One thing I think we who are interested in Jewish food forget is that Jews themselves have heavily influenced “non-Jewish cuisines.” From cocido in Spain to the existence of dishes like kugelis in Lithuania, Jews have left their mark on so much of European and North African cuisine. In a day and age in which a certain sort of nationalist particularism determines culinary tradition – and that of Jews too – this sort of history is often forgotten. Many a “traditional” Jewish dish, I have noted here thus far, is not so Jewish – but many a “gentile” dish is! This delicacy – spinach with raisins, or spinaci con passerine – is one such dish. Though often considered an Italian specialty, this delightful vegetable medley has deep Jewish roots.

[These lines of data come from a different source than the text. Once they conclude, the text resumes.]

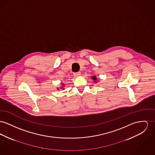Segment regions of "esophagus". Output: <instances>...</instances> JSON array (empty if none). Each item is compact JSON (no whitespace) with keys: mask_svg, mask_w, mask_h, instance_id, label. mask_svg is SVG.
Masks as SVG:
<instances>
[{"mask_svg":"<svg viewBox=\"0 0 155 155\" xmlns=\"http://www.w3.org/2000/svg\"><path fill=\"white\" fill-rule=\"evenodd\" d=\"M81 72H76V73H73V76H74V77H78V76H79L80 75H81Z\"/></svg>","mask_w":155,"mask_h":155,"instance_id":"1","label":"esophagus"}]
</instances>
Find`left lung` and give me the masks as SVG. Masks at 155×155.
<instances>
[{"label": "left lung", "instance_id": "8db88e82", "mask_svg": "<svg viewBox=\"0 0 155 155\" xmlns=\"http://www.w3.org/2000/svg\"><path fill=\"white\" fill-rule=\"evenodd\" d=\"M91 78H92V79L93 80L94 83L97 82V78H96V76H93Z\"/></svg>", "mask_w": 155, "mask_h": 155}]
</instances>
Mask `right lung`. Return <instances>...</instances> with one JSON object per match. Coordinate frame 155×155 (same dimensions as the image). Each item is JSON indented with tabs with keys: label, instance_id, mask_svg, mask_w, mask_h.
Returning a JSON list of instances; mask_svg holds the SVG:
<instances>
[{
	"label": "right lung",
	"instance_id": "add662e5",
	"mask_svg": "<svg viewBox=\"0 0 155 155\" xmlns=\"http://www.w3.org/2000/svg\"><path fill=\"white\" fill-rule=\"evenodd\" d=\"M61 85L62 86L60 87V89H64V84L63 83L61 82ZM58 90H59V88H58Z\"/></svg>",
	"mask_w": 155,
	"mask_h": 155
}]
</instances>
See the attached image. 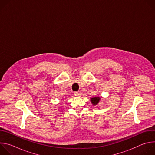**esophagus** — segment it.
Wrapping results in <instances>:
<instances>
[{
    "label": "esophagus",
    "mask_w": 155,
    "mask_h": 155,
    "mask_svg": "<svg viewBox=\"0 0 155 155\" xmlns=\"http://www.w3.org/2000/svg\"><path fill=\"white\" fill-rule=\"evenodd\" d=\"M75 96H77V97H79L80 96H81V93L80 92V91H77V92H75Z\"/></svg>",
    "instance_id": "esophagus-1"
}]
</instances>
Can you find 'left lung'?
Listing matches in <instances>:
<instances>
[{
    "label": "left lung",
    "instance_id": "obj_1",
    "mask_svg": "<svg viewBox=\"0 0 155 155\" xmlns=\"http://www.w3.org/2000/svg\"><path fill=\"white\" fill-rule=\"evenodd\" d=\"M101 100V97H93L91 99V102L94 105H96L99 104V101Z\"/></svg>",
    "mask_w": 155,
    "mask_h": 155
}]
</instances>
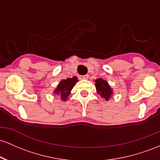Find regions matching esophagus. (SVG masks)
<instances>
[{"instance_id": "1", "label": "esophagus", "mask_w": 160, "mask_h": 160, "mask_svg": "<svg viewBox=\"0 0 160 160\" xmlns=\"http://www.w3.org/2000/svg\"><path fill=\"white\" fill-rule=\"evenodd\" d=\"M80 79H88V75H81L79 77Z\"/></svg>"}]
</instances>
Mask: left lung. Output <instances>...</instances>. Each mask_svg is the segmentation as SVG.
I'll use <instances>...</instances> for the list:
<instances>
[{"mask_svg": "<svg viewBox=\"0 0 160 160\" xmlns=\"http://www.w3.org/2000/svg\"><path fill=\"white\" fill-rule=\"evenodd\" d=\"M95 83H96L95 86L98 91V94L106 100H108L111 95L112 94V91L107 81L102 78H98L95 80Z\"/></svg>", "mask_w": 160, "mask_h": 160, "instance_id": "left-lung-1", "label": "left lung"}]
</instances>
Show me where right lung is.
<instances>
[{"label": "right lung", "instance_id": "obj_1", "mask_svg": "<svg viewBox=\"0 0 160 160\" xmlns=\"http://www.w3.org/2000/svg\"><path fill=\"white\" fill-rule=\"evenodd\" d=\"M77 82L78 79L75 76L72 78H69L66 80H62L54 91V94L59 95L62 100H66L68 96L70 94L71 90L73 88Z\"/></svg>", "mask_w": 160, "mask_h": 160}]
</instances>
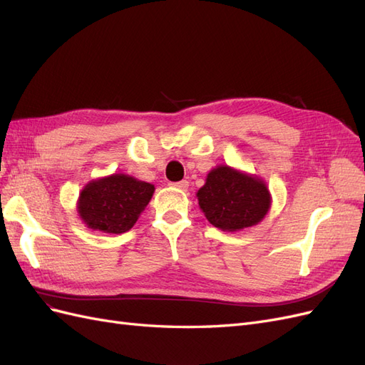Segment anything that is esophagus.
<instances>
[{
    "mask_svg": "<svg viewBox=\"0 0 365 365\" xmlns=\"http://www.w3.org/2000/svg\"><path fill=\"white\" fill-rule=\"evenodd\" d=\"M171 186H174V187H178V190H180V191H186L187 190V186H190V183H187L186 180H180V182H175V183H170Z\"/></svg>",
    "mask_w": 365,
    "mask_h": 365,
    "instance_id": "esophagus-1",
    "label": "esophagus"
}]
</instances>
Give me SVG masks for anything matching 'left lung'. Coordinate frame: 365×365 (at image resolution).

The recipe seems classically “Mediterranean,” but it is so precisely because of Jews. The fact that this dish is eaten in Italy, in Greece, and in Spain is traceable directly to the migration of Catalan Jews following the Inquisition in 1492 – and with the memories of Spain (often longed for alongside or more than the Holy Land) and the Ladino language, Sephardim brought culinary traditions with them to their new countries. Spinach with raisins was not the only dish that travelled: Mark Mazower notes that in the 20th century, Spanish Christian travelers in Greece were stunned to find Sephardim in Greece exchanging membrillo, quince paste, four hundred years after expulsion from Spain. Yet in the discussions of “Mediterranean” cooking, the role of diaspora – especially Jewish, but also Greek and Lebanese and Roma – seems to be forgotten.

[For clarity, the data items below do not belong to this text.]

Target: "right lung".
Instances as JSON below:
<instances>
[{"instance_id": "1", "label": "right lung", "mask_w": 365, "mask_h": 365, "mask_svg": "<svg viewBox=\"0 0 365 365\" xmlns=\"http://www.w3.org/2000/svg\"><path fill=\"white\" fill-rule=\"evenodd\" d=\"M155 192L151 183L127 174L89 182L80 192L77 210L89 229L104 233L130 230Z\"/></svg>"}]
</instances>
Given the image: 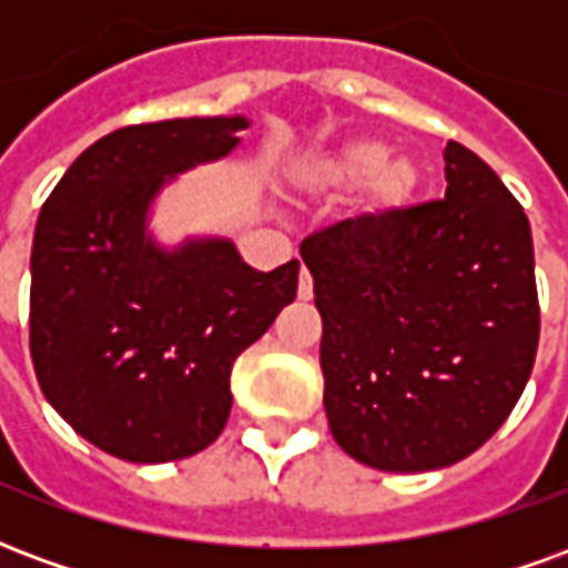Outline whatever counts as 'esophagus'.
<instances>
[{
	"mask_svg": "<svg viewBox=\"0 0 568 568\" xmlns=\"http://www.w3.org/2000/svg\"><path fill=\"white\" fill-rule=\"evenodd\" d=\"M297 297L301 301H310L313 297V276L307 271H301V280H297Z\"/></svg>",
	"mask_w": 568,
	"mask_h": 568,
	"instance_id": "1",
	"label": "esophagus"
}]
</instances>
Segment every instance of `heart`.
<instances>
[{
	"label": "heart",
	"instance_id": "heart-1",
	"mask_svg": "<svg viewBox=\"0 0 568 568\" xmlns=\"http://www.w3.org/2000/svg\"><path fill=\"white\" fill-rule=\"evenodd\" d=\"M285 185L297 200H328L358 187L362 222L386 224L414 206L423 170L407 154L389 158L386 142L349 136L297 154L285 166Z\"/></svg>",
	"mask_w": 568,
	"mask_h": 568
}]
</instances>
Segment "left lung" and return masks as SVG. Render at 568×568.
<instances>
[{"mask_svg": "<svg viewBox=\"0 0 568 568\" xmlns=\"http://www.w3.org/2000/svg\"><path fill=\"white\" fill-rule=\"evenodd\" d=\"M447 194L301 243L322 316L334 440L381 471H435L493 438L532 374L538 295L524 206L447 142Z\"/></svg>", "mask_w": 568, "mask_h": 568, "instance_id": "obj_1", "label": "left lung"}]
</instances>
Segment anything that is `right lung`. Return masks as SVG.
I'll list each match as a JSON object with an SVG mask.
<instances>
[{
  "label": "right lung",
  "mask_w": 568,
  "mask_h": 568,
  "mask_svg": "<svg viewBox=\"0 0 568 568\" xmlns=\"http://www.w3.org/2000/svg\"><path fill=\"white\" fill-rule=\"evenodd\" d=\"M246 115L112 130L44 200L30 258V353L44 398L118 459L206 450L231 414L236 356L297 295L295 258L264 273L231 236L151 231L182 173L240 145Z\"/></svg>",
  "instance_id": "add662e5"
}]
</instances>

I have written out the recipe here with two options: pine nuts and sunflower seeds. I strongly suggest that you use the former; the latter is an option in the case of nut allergies. I have also adjusted the spicing a little – I find that the black pepper really brings out the sweetness of the raisins. Enjoy!

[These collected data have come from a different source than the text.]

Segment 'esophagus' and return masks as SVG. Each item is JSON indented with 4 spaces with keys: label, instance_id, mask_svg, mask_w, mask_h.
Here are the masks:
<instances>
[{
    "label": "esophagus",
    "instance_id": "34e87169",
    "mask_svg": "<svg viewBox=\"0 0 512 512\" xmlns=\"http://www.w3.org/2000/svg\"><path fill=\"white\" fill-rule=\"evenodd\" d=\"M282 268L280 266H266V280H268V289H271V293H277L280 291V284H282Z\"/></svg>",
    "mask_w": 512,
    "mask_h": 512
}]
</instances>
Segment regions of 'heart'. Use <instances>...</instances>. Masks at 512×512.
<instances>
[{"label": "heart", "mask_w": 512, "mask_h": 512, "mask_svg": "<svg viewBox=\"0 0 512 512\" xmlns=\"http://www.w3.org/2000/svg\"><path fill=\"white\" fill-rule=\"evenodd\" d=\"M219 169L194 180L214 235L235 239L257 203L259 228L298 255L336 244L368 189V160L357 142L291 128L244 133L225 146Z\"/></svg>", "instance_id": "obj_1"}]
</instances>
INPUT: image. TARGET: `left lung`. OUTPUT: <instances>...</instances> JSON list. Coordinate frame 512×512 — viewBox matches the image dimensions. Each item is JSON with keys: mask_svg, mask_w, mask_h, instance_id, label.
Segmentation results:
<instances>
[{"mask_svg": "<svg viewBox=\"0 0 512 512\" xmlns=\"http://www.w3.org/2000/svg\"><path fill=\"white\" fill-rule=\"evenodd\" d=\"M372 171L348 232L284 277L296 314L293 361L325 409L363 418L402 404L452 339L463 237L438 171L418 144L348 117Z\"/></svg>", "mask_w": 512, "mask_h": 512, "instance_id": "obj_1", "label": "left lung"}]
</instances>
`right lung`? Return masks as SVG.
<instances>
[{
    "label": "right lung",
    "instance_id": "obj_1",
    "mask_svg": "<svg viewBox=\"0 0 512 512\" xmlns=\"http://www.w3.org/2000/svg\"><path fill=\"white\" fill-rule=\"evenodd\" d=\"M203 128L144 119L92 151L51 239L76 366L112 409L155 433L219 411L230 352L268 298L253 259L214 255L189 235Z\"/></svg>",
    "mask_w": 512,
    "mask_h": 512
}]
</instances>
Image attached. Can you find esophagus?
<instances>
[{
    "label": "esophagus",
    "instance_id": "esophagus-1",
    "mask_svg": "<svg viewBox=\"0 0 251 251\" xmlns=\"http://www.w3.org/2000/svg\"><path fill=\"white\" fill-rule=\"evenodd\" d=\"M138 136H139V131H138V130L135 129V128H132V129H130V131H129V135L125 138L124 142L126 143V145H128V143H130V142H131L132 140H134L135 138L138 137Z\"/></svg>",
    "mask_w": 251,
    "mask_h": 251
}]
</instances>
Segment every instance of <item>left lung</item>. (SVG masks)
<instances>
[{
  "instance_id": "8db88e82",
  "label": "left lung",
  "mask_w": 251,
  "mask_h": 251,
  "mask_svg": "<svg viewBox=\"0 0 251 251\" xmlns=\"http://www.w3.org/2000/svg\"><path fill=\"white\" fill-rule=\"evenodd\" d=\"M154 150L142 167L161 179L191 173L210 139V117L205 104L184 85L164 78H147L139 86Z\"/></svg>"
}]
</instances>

Spinaci con Passerine / Spinach With Raisins

Based on recipes by Janet Amateau and Joyce Goldstein

2 tbsp raisins

1 small-to-medium onion, chopped

2 tbsp pine nuts or shelled sunflower seeds – roasted or unroasted

1 tsp ground salt

½ tsp ground black pepper

½ tsp ground cinnamon

2 tsp white wine vinegar or rice wine vinegar

1 pound fresh spinach, lightly chopped

2 tbsp water

 

2 tbsp olive oil for frying

  1. Soak the raisins in hot water for 15 minutes to plump them up and make them less dry. Drain and set aside.
  2. Heat a wide skillet, and add the oil. Then, add the onions and pine nuts/sunflower seeds and sauté until the onions are slightly soft. Use a sturdy spoon.
  3. Add the raisins and spices and mix in thoroughly. Add the vinegar and continue to sauté until the onions are very soft and just beginning to brown.
  4. Add the spinach a fistful at a time and mix thoroughly with the onions. Add the water once all spinach is added and mix in.
  5. Keep sautéing as you move the mixture around the pan quickly – the spinach cooks rapidly, so quick movement allows for even cooking.
  6. When the spinach is soft and has wilted, remove the skillet form the heat. Serve warm or at room temperature – though I should note that the former is far better.